🤖 AI Summary
This paper addresses a fundamental failure mode of the AIXI agent under the embedded intelligence paradigm: its structural collapse—manifesting as self-referential inconsistency, resource-agnosticism, and model self-destruction—arising from neglecting its own physical embedding and causal coupling with the environment.
Method: We provide the first axiomatic formalization of embedding failure in universal AI theory, grounded in Solomonoff’s prior and Bayesian decision theory. Using computability analysis and algorithmic information theory, we rigorously prove that such failure is inevitable under universal distribution assumptions. We further propose a novel distributional model over joint action-perception histories and construct a modified AIXI variant for theoretical validation.

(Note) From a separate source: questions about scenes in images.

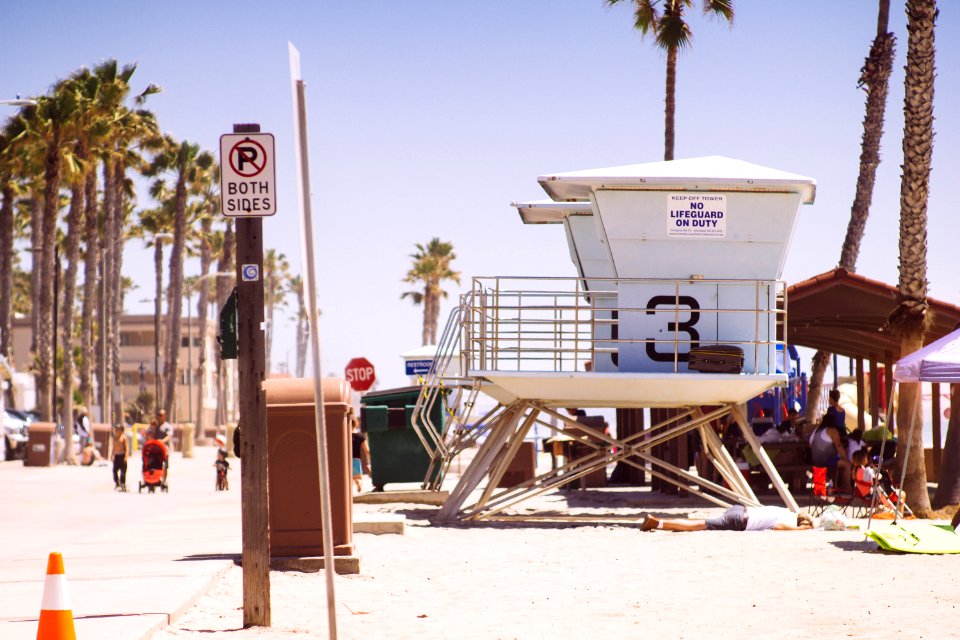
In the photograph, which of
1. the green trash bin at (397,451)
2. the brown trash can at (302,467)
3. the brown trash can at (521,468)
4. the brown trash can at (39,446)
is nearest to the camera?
the brown trash can at (302,467)

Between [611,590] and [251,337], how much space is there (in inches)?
155

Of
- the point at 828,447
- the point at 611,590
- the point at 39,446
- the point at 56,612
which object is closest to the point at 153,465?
the point at 828,447

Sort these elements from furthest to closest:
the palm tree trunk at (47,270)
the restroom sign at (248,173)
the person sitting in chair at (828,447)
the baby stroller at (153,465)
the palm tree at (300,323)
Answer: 1. the palm tree at (300,323)
2. the palm tree trunk at (47,270)
3. the baby stroller at (153,465)
4. the person sitting in chair at (828,447)
5. the restroom sign at (248,173)

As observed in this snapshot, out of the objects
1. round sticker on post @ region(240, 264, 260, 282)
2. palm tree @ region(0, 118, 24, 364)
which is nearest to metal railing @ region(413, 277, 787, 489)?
round sticker on post @ region(240, 264, 260, 282)

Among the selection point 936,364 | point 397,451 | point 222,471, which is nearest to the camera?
point 936,364

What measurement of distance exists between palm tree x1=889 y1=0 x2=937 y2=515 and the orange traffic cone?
14.0 meters

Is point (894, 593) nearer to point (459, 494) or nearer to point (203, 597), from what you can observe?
point (203, 597)

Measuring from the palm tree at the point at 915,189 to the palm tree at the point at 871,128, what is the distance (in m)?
9.79

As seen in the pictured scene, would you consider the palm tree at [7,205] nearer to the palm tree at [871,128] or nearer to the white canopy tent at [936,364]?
the palm tree at [871,128]

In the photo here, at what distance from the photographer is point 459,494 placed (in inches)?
680

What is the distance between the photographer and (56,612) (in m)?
6.99

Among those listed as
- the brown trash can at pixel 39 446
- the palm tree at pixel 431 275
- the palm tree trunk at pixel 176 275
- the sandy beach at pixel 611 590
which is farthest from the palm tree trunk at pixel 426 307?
the sandy beach at pixel 611 590

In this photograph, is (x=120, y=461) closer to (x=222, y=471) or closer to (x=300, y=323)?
(x=222, y=471)

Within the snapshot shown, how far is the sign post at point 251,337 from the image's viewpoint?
334 inches
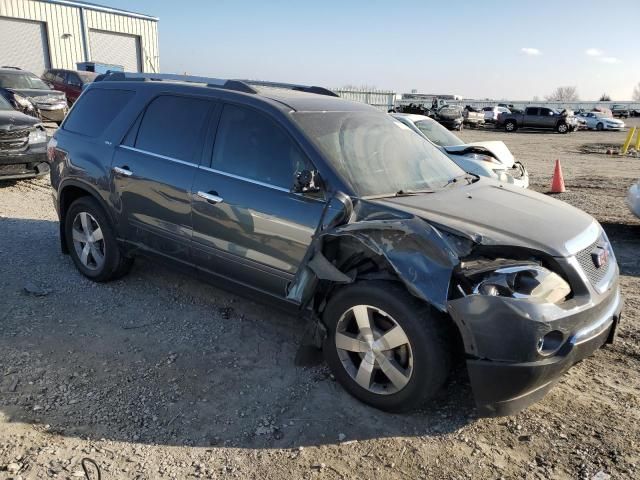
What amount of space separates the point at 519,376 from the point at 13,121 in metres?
8.97

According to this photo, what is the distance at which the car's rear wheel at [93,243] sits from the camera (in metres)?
4.73

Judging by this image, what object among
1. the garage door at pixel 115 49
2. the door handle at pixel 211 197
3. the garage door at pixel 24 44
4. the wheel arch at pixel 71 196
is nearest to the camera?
the door handle at pixel 211 197

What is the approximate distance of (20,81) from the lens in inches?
651

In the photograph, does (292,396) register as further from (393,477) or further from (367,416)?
(393,477)

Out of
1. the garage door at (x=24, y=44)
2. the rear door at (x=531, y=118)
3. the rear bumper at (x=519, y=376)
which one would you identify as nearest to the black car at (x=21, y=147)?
the rear bumper at (x=519, y=376)

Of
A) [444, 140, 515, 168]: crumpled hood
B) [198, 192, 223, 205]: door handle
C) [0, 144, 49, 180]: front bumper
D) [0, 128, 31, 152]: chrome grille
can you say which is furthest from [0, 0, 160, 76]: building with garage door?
[198, 192, 223, 205]: door handle

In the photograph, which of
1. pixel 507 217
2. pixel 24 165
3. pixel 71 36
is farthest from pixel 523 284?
pixel 71 36

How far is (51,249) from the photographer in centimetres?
585

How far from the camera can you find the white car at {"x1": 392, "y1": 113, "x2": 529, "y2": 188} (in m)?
8.13

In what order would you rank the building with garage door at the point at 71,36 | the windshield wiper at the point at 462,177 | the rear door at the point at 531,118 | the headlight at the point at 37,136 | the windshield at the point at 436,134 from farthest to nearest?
1. the rear door at the point at 531,118
2. the building with garage door at the point at 71,36
3. the windshield at the point at 436,134
4. the headlight at the point at 37,136
5. the windshield wiper at the point at 462,177

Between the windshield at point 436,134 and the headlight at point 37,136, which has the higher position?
the windshield at point 436,134

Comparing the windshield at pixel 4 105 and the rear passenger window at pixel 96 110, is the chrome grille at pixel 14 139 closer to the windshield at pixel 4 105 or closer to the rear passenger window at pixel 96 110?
the windshield at pixel 4 105

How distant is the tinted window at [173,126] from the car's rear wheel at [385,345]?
1.79 meters

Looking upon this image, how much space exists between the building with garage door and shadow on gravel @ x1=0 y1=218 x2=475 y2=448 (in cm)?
2842
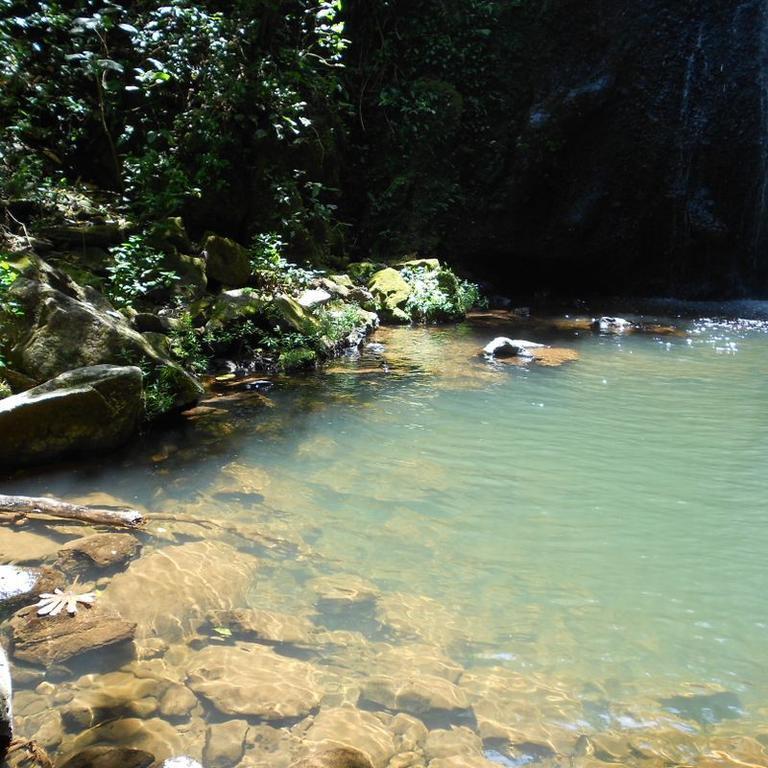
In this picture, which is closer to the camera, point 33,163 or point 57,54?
point 33,163

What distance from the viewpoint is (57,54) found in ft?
30.3

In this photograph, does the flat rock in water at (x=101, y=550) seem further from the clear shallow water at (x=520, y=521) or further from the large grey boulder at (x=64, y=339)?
the large grey boulder at (x=64, y=339)

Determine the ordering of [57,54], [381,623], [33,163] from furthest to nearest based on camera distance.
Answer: [57,54]
[33,163]
[381,623]

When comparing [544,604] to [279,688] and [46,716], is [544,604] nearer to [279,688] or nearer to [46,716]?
[279,688]

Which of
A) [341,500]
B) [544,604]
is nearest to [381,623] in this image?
[544,604]

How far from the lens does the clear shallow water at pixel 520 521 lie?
3.02 meters

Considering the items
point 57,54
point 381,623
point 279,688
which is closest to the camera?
point 279,688

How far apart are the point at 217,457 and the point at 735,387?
604cm

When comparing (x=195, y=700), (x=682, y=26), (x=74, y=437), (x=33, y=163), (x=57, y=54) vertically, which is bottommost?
(x=195, y=700)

Contribution/Results: Our work establishes the first falsifiable benchmark for embedded intelligence failure, delivering both a critical theoretical warning and a formal foundation for developing robust embedded AGI systems.
📝 Abstract
We rigorously discuss the commonly asserted failures of the AIXI reinforcement learning agent as a model of embedded agency. We attempt to formalize these failure modes and prove that they occur within the framework of universal artificial intelligence, focusing on a variant of AIXI that models the joint action/percept history as drawn from the universal distribution. We also evaluate the progress that has been made towards a successful theory of embedded agency based on variants of the AIXI agent.